会社の場合は返信時にゴム印を押す可能性もあります。また、そうでなくても、こちらから相手の名前等を記入する行為は差し出がましく失礼な行為に当たります。

返信用封筒の書き方・まとめ

◆往信用封筒

  1. 表面→相手の住所、氏名、「様」
    (会社の場合は所在地、会社名、部署、相手方氏名、「様」)
    ※相手方の氏名が分からず部署宛の場合は「様」でなく「御中」にするか、「ご担当者様」とします。
  2. 裏面→自分の住所、氏名
    (会社の場合は所在地、会社名、部署、自分の氏名)

◆返信用封筒

  1. 表面→返信先(自分の住所、氏名、「行」)
    ※「行」は少し小さい文字で。
  2. 裏面→記載なし
    ※返信用封筒は表面だけ記入し、裏面の差出人の住所や氏名は記入しません。(相手が自分で記入します。)

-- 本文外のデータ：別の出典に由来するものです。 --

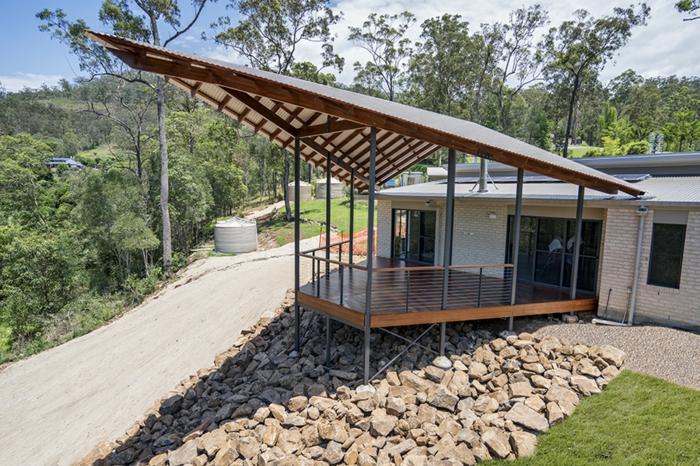 construire une terrasse, maison sur pente, ray grasse, auvent en bois, grandes fenêtres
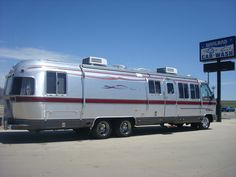 vintage trailers imagaes | This is the largest coach to be displayed in Old Town Auburn in ...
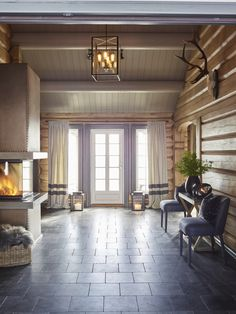Log home decorating Cabin Lighting, Log Home Decorating, Log Cabin Homes, Cabin Interiors, Cottage Design, House In The Woods, Home Staging, Interior Design, Inspiration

ところでこの時に忘れてはならないのが、返信用封筒に料金分の切手を貼ることです。
次に、返信用封筒に貼る切手料金についてお話しします。

返信用封筒の切手料金は?

日本国内であれば料金は封筒の大きさと重さだけで決まります。

(1)定型郵便物(23.5cm×12cm以内、厚み1cm以内)
25g以内→82円
25g超50g以内→92円
50g超→定形外料金と同じ。

(2)定形外郵便物(A4サイズが入るような封筒等。一辺が最長60cm以内で、縦横厚み合計90cm以内)
50g以内→120円
50g超100g以内→140円
100g超150g以内→205円
150g超250g以内→250円
これ以降の重さについても数段階の料金が決まっています。

返送用封筒の切手料金を間違えないためには?

切手料金を間違えてしまうと相手に失礼なので間違えないように十分注意しなければなりません。

方法としては、次の順で確認しましょう。

  1. 封筒の大きさが定型か、定形外か。
  2. 返信時に封筒の中に何を入れるか想定して量ってみる。
    返信用封筒+返信してもらう内容物+A4コピー用紙1枚分(相手が同封すると想定される送付状)
  3. 該当する料金の切手を貼る。
    もし料金設定のギリギリ境界の重さだったら、一段階上の料金の切手を貼る方が確実です。

さいごに

返信用封筒の宛名には「行」をつけます。時々そうでない封筒を見かけるかもしれませんが、古くからのマナーは「行」なので、習慣付けておく方が良いでしょう。

また、切手を貼る際はくれぐれも料金不足にならないよう、きちんとレタースケール(郵便はかり)で量ってから切手を貼ってくださいね。